• Isolated Cases, or the Return of Impunity: South Africa and Burundi Withdraw from the ICC

    The International Criminal Court (ICC) was meant to solve the problem of impunity for those guilty of crimes against humanity and war crimes. After the brutal genocides in the former Yugoslavia, Rwanda, and Burundi, the ad hoc system of international tribunals was widely seen as insufficient to provide international justice. The ICC was supposed to create a permanent court that would try such cases. Broad membership would mean that the community of states would collectively police the system of international justice, detaining individuals under indictment and surrendering them for trial.

    The ICC suffered some serious problems in the start of its life with the United States and Russia signing the treaty, but not ratifying it (the United States formally withdrew its signature). Other major powers, notably China, India, and Turkey, refused even to sign the treaty. So the coverage of the ICC was limited from the start.

    In spite of this, the ICC has largely served the function for which it was intended, seeking international justice in cases of the worst violations of international law. The main complaint against the ICC is that its cases have not treated all violations of international law equally. All of the court’s indictments to date have been in Africa. This has led African political leaders to see their counterparts (and sometimes themselves) as unfairly targeted by the Court.

    These complaints came to a head last year when South Africa, normally a staunch proponent of international human rights and a leading country in African regional governance, refused to arrest Omar al-Bashir, the President of Sudan under his outstanding ICC arrest warrant. The South African courts ruled that South African law required that President al-Bashir be arrested, but President Jacob Zuma refused to carry out the arrest. While this created a controversy at the time, it reflected a strong regional consensus among political leaders that African diplomacy required doing business with individuals under ICC indictment.

    South Africa has now take this logic forward and decided that it can no longer uphold its commitments to the ICC. The ICC treaty allows for withdrawal, and South Africa has begun the legal process (domestic and international) of walking away.

    An anarchic international system lacks a central enforcement power. There is no actor that can bind states to international laws. The system of international justice depends on states to enforce its rules. This creates a complex set of compliance problems. While the general understanding of crimes against humanity is widely shared, the devil is always in the details. When the system relies on broad consensus, it can be hard to act when consensus is lacking.

EXERCISES TO COMPLETE:
1. In the passage on South Africa and Burundi leaving the ICC, who refused to carry out the arrest of Omar al-Bashir?
2. Reproduce the ICC withdrawal passage from "These complaints came" up to and including "under ICC indictment.".

DATA SEGMENT:
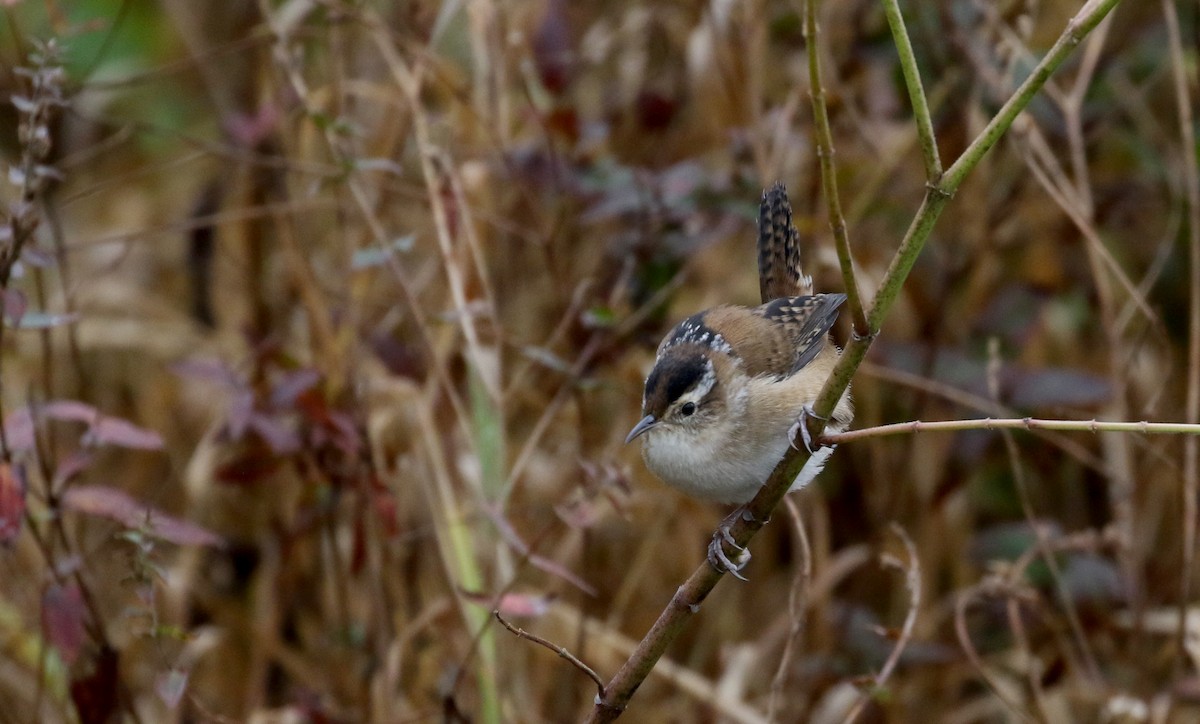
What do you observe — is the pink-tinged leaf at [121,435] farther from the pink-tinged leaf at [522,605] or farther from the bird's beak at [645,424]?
the bird's beak at [645,424]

OUTPUTS:
1. President Jacob Zuma refused to carry out the arrest.

2.
These complaints came to a head last year when South Africa, normally a staunch proponent of international human rights and a leading country in African regional governance, refused to arrest Omar al-Bashir, the President of Sudan under his outstanding ICC arrest warrant. The South African courts ruled that South African law required that President al-Bashir be arrested, but President Jacob Zuma refused to carry out the arrest. While this created a controversy at the time, it reflected a strong regional consensus among political leaders that African diplomacy required doing business with individuals under ICC indictment.